Release Notes#

Release 1.3.0#

Summary#

This is the initial release of Llama Nemotron Nano VL. For more information on this model, see the model card on build.nvidia.com.

This is the initial release of Llama 4. For more information, see the model card on GitHub.

Visual Language Models#

Limitations#

  • Llama Nemotron Nano VL

    • The LlamaStack API is not supported.

    • PEFT is not supported.

  • Llama 4

    • The LlamaStack API is not supported.

    • PEFT is not supported.

    • Tool calling is not supported.

    • The default maximum sequence length is 131k

    • Following Meta’s guidance, each request supports up to 5 images by default

    • Accuracy of text-only requests can be lower on FP8 profiles on Hopper

    • When passing an invalid image URL, the error code will be 500 instead of 4xx

Release 1.2.0#

Summary#

This is the initial release of nemoretriever-parse. For more information, see nemoretriever-parse Overview.

Visual Language Models#

Limitations#

  • Only one image per request is supported.

  • Text input is not allowed.

  • System messages are not allowed.

Release 1.1.1#

Summary#

This patch release fixes CUDA runtime errors seen on AWS and Azure instances.

Visual Language Models#

Limitations#

  • PEFT is not supported.

  • Following Meta’s guidance, function calling is not supported.

  • Following Meta’s guidance, only one image per request is supported.

  • Following Meta’s guidance, system messages are not allowed with images.

  • Following the official vLLM implementation, images are always added to the front of user messages.

  • Maximum concurrency can be low when using the vLLM backend.

  • Image and vision encoder Prometheus metrics are not available with the vLLM backend.

  • With context length larger than 32k, the accuracy of Llama-3.2-90B-Vision-Instruct can be degraded.

Release 1.1.0#

Summary#

This is the 1.1.0 release of NIM for VLMs.

Visual Language Models#

Limitations#

  • PEFT is not supported.

  • Following Meta’s guidance, function calling is not supported.

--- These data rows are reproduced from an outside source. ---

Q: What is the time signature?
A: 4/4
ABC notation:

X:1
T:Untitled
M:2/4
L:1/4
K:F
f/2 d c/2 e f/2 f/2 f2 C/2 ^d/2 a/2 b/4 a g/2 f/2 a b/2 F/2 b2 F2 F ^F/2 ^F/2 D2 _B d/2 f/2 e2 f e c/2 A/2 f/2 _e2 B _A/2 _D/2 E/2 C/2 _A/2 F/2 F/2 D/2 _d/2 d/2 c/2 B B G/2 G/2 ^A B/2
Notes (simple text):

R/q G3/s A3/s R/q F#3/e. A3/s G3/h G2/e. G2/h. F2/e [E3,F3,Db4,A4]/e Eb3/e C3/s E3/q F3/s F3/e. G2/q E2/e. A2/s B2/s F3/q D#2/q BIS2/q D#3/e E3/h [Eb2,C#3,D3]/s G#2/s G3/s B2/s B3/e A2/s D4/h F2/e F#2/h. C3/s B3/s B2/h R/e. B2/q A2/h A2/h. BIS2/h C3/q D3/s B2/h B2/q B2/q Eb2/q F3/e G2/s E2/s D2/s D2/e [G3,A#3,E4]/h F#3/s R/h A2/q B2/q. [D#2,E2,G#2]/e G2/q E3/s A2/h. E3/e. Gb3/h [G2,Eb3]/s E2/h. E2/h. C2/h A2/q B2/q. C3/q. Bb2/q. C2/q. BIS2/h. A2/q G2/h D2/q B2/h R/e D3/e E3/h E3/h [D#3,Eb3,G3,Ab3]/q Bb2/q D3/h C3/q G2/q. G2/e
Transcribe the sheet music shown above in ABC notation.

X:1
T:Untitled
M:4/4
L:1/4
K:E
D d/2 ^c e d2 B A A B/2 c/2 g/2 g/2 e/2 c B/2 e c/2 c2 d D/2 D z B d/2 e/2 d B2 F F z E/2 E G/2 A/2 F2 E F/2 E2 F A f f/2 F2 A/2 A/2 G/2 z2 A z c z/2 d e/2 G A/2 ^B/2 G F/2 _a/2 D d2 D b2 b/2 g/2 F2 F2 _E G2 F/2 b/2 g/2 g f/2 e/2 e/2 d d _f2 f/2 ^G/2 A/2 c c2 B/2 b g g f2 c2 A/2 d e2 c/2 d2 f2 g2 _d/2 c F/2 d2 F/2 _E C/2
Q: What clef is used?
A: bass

  • Following Meta’s guidance, only one image per request is supported.

  • Following Meta’s guidance, system messages are not allowed with images.

  • Following the official vLLM implementation, images are always added to the front of user messages.

  • Maximum concurrency can be low when using the vLLM backend.

  • Image and vision encoder Prometheus metrics are not available with the vLLM backend.

  • With context length larger than 32k, the accuracy of Llama-3.2-90B-Vision-Instruct can be degraded.

  • When deploying an optimized profile on AWS A10G, you might see [TensorRT-LLM][ERROR] ICudaEngine::createExecutionContextWithoutDeviceMemory: Error Code 1: Cuda Runtime (an illegal memory access was encountered). Use the vLLM backend instead as described here.